### AIM OF THE EXERCISE
Count how many lines in the material below contain the word "upright", treating uppercase and lowercase as different. Reply with the number only.

### DATA IN THIS EXERCISE

*****

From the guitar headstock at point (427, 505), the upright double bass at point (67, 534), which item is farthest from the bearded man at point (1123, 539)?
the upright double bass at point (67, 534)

*****

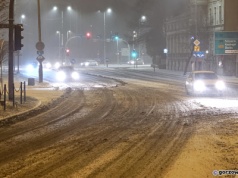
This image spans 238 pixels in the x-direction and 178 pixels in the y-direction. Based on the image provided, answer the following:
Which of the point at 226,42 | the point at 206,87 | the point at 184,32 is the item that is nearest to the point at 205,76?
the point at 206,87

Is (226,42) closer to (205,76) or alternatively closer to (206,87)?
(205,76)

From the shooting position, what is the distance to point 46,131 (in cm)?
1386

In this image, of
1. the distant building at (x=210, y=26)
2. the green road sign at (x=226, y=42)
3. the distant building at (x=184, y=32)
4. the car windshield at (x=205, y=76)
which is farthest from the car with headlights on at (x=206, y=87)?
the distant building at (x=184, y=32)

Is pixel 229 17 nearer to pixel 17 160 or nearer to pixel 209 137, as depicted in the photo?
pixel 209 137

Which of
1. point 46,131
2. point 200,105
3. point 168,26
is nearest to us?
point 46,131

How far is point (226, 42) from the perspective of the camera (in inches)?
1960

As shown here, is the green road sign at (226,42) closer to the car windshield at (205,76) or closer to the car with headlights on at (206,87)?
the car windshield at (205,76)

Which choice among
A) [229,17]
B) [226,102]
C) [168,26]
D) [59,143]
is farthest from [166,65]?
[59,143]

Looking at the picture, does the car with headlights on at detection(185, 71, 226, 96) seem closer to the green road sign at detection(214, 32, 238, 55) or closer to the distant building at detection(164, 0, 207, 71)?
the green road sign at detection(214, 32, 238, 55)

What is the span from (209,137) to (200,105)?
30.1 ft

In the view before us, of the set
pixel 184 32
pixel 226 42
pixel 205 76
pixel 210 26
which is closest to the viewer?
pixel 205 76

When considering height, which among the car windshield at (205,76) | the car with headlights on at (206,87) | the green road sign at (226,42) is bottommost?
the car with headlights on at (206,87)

*****

### FULL OUTPUT
2